La FIFA tiene el monopolio de la organización de las Copas del Mundo de todas las categorías, pero la joya de la corona es el Mundial de fútbol masculino. Las postulaciones a este evento han dado pie a mucha corrupción y a acciones indebidas por parte de los países aspirantes. La elección de sedes mundialistas debiera tener dos componentes: alta calidad técnica y, sobre todo, ética. Esta última, además de probidad debe incluir responsabilidad social, para que no se repita lo ocurrido con Catar y su oferta estratosférica. El costo estimado de la Copa del Mundo de Sudáfrica fue de 2,7 mil millones de dólares y en Brasil de 15 mil millones de dólares. En Rusia 2018 se estima que llegará a los 20 mil millones de dólares. Mientras tanto, el presupuesto catarí alcanzará los 200 mil millones de dólares.
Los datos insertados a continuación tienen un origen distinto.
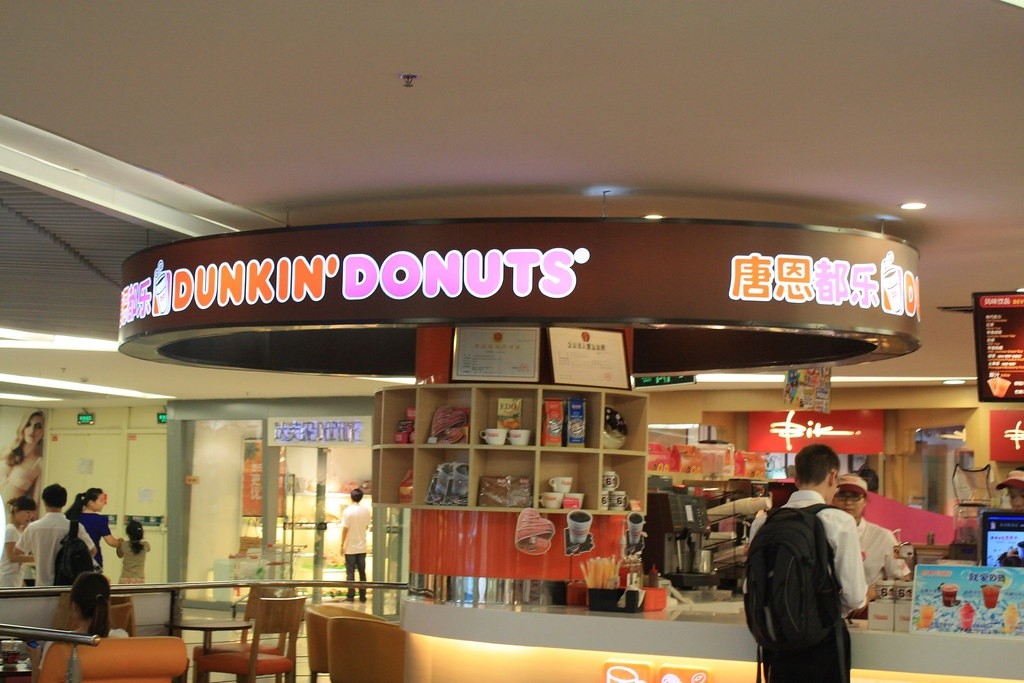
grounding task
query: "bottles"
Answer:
[649,565,658,587]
La reflexión ética no debe centrarse solo en la corrupción. Lo del Mundial de Catar debería llevar a un cuestionamiento mucho más profundo sobre el tipo de deporte y espectáculo que queremos. No podemos seguir validando los excesos que comienzan a producir fuertes desequilibrios, empezando por el más visible de la corrupción, pero alcanzando también aspectos deportivos y de sostenibilidad financiera del fútbol mundial.

Las características de quien va a tomar las riendas de la entidad también son cruciales. Se necesita alguien que brinde garantías de transparencia, probidad, convicción para realizar los cambios y capacidad de gestión de equipos. Varios de los nombres que se barajan tienen pros y contras, pero además una característica común: son hombres. Una idea que ha empezado a surgir es que la FIFA pueda ser encabezada por una mujer, algo que si bien parece demasiado novedoso en un deporte mayoritariamente masculino, no suena tan descabellado cuando se piensa que los cambios que requiere la institución deben ser de raíz y con una mirada fresca.
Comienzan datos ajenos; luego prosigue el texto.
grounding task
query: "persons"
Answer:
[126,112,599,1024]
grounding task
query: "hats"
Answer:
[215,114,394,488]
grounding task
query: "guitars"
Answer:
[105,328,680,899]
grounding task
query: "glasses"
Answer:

Los hinchas, jugadores, dirigentes y los medios de comunicación no podemos ser cómplices, financiando al fútbol o usufructuando de él y luego quejándonos de la corrupción imperante. De nada sirve si se espera a que cada cuatro años, durante la elección de autoridades, o gracias a investigaciones independientes, las anomalías salten de nuevo a la palestra. Así como las sociedades nos organizamos para pedirles a los gobiernos rendición de cuentas y combate a la corrupción, a todos los que amamos al fútbol nos compete la misión de poner el tema en el debate público, en exigir que se implementen reformas y en hacer posible que el fair play se dé, sobre todo, dentro de la FIFA y las federaciones locales. (O)

No podemos seguir validando los excesos que comienzan a producir fuertes desequilibrios, empezando por el más visible de la corrupción, pero alcanzando también aspectos deportivos y de sostenibilidad financiera del fútbol mundial.